Exercise task A: Translate this sentence from the forum thread about the cloaker encounter into Spanish: "Do not let somebody roll for a task they cannot complete."
Exercise task B: Please continue the forum thread about the cloaker encounter, starting right after its last post.

Supplied passage:
There's not even the excuse of "well, he wanted to keep the combat interesting". There were other creatures to fight. He just wanted to keep the sorcerer from taking part.

Also: Choker, not cloaker. A cloaker would actually make some sense (though they don't constrict, sooo...).


MattR1986 wrote:
The politely part came across as sarcasm. Politely tell him his encounters are b**s***. The fact they survived has nothing to do with whether or not the encounter sucked, it just proves the encounter wasn't unwinnable and he was trying to fiat kill a pc.

That's true. I don't think we ever said he was trying to kill anyone. Are you acknowledging this encounter choice sucked, though?

Quote:
Something requiring multiple pcs does not make it an impossible task.

It makes "get out of this on my own" impossible. My post was pretty explicit about the difference—see the bolded text?.

Do not let somebody roll for a task they cannot complete. If they are alone, and it requires multiple people, it is a task they cannot complete.

Quote:
If everyone had fun but you then get over it.

Or find a new group that understands that if one person isn't having fun, there's probably something wrong. That's a last resort, obviously. The GM just made a dumb mistake and needs to be told it was a mistake.


Lol, my mistake.

It was a cloaker. A mysterious and wonderful cloaker (not sure where I was getting choker from).

Looking up, we have gone from cloak to choke, and back again!


In that case, the cloaker keeping you contained is a bit more reasonable. The only thing I object to is how needlessly difficult—and dangerous—the GM decided to make it. Escape should have taken one high Strength or Escape Artist check, not four. And changing constriction rules to give you three rounds to live? That's just ridiculously obtuse.

All-in-all, the initial decision was perfectly reasonable and cinematic. It's how he clung to it remaining a problem for the entire combat that I have a problem with.

Also, a natural 20 doesn't seem to have done nothing. It's just one of the four checks needed. Still stupid to require four checks, though.


DM Under The Bridge wrote:

I hear you all, thanks. On "the rules are suggestions" the rules most certainly aren't suggestions for the players though. No player gets to near suffocate an enemy with their dead character (lol). So I got a bit s!!~ty with a cloaker almost taking out a party member after her char had just killed it.

If cloakers now have some type of locking deathtrap ability, urgh, I wonder is this going to come up again if the cloaker is killed mid-wrap, does it apply to all cloakers, if not, why, and if it doesn't why did this one take out our sorceress like that?

Source data:
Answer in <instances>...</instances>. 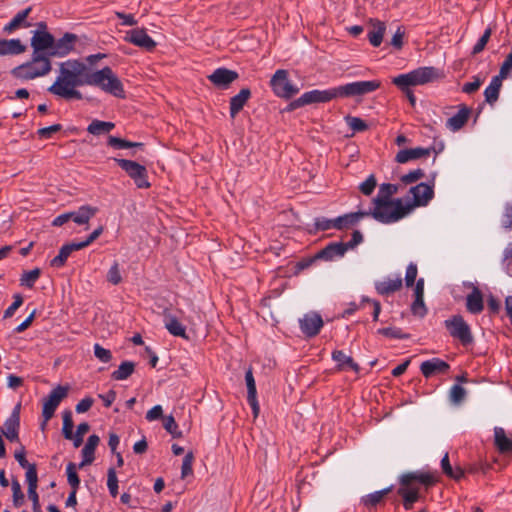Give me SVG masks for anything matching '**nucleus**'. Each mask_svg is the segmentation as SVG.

Exercise response A: No dejes que alguien tire los dados para una tarea que no puede completar.

Exercise response B:
Overall, this is where you lose me. The rules are just suggestions, and yeah, the GM is the only guy who gets to bend them. Things aren't balanced.

So what? A good GM will also bend things in the players' favor (like yours did with your scorching ray). As long as he's consistent, this is how the rules are meant to work—loosely.


1 person marked this as a favorite.

I can't think of any reason to justify making up rules and checks on the fly solely to keep one player from participating. I don't like to be the one to yell 'BADWRONGFUN' but if you are making stuff up to stop a player having fun then YOU'RE DOING IT WRONG!


Kobold Cleaver wrote:

In that case, the cloaker keeping you contained is a bit more reasonable. The only thing I object to is how needlessly difficult—and dangerous—the GM decided to make it. Escape should have taken one high Strength or Escape Artist check, not four. And changing constriction rules to give you three rounds to live? That's just ridiculously obtuse.

All-in-all, the initial decision was perfectly reasonable and cinematic. It's how he clung to it remaining a problem for the entire combat that I have a problem with.

Also, a natural 20 doesn't seem to have done nothing. It's just one of the four checks needed. Still stupid to require four checks, though.

I get it visually makes more sense, but they don't have a suffocate you after death ability, and as has been said, once dead they can't make trip or grapple attacks (which the cloaker passed with no check needed). Lol.

Silver Crusade

Creatures that can kill you after they've been killed are a more difficult challenge.

Therefore, a creature that doesn't have this ability which is then modified by the DM to have this ability will have a higher CR than the original.

And be worth more XPs.

Did you get more XPs?


Weird. Why do I get the sense you aren't literally laughing out loud?

First, this ain't your game. If the GM wants chokers to lock up...well, who cares? It's all about Rule Zero. See point three.

Second, you admit yourself it makes more sense this way. That's the whole reason house rules get made. Who cares about the rules if they don't make sense?

Third, and this is the big three here: This is not changing the rules.

Saying rogues have full BAB, can wear full plate, and shoot lasers out of their eyes is changing the rules.

Saying characters must make Reflex saves every round or fly off the face of the earth is changing the rules.

Saying AC is now calculated so that the lower, the better, is changing the rules.

Creating a new monster or modifying the old one? Not changing the rules. Not one bit.


Malachi Silverclaw wrote:

Creatures that can kill you after they've been killed are a more difficult challenge.

Therefore, a creature that doesn't have this ability which is then modified by the DM to have this ability will have a higher CR than the original.

And be worth more XPs.

Did you get more XPs?

Speaking logically, this ability is not powerful enough to modify a creature's CR on its own. Putting aside the crazy quadruple strength checks and suffocation rules, it's just a specialized inconvenience. It might bring a CR 1 up to CR 2, but a CR 5 isn't gonna be much affected.

Now, with the GM's other changes, it's another story. :P

Silver Crusade

2 people marked this as a favorite.
DM Under The Bridge wrote:
Kobold Cleaver wrote:

In that case, the cloaker keeping you contained is a bit more reasonable. The only thing I object to is how needlessly difficult—and dangerous—the GM decided to make it. Escape should have taken one high Strength or Escape Artist check, not four. And changing constriction rules to give you three rounds to live? That's just ridiculously obtuse.

All-in-all, the initial decision was perfectly reasonable and cinematic. It's how he clung to it remaining a problem for the entire combat that I have a problem with.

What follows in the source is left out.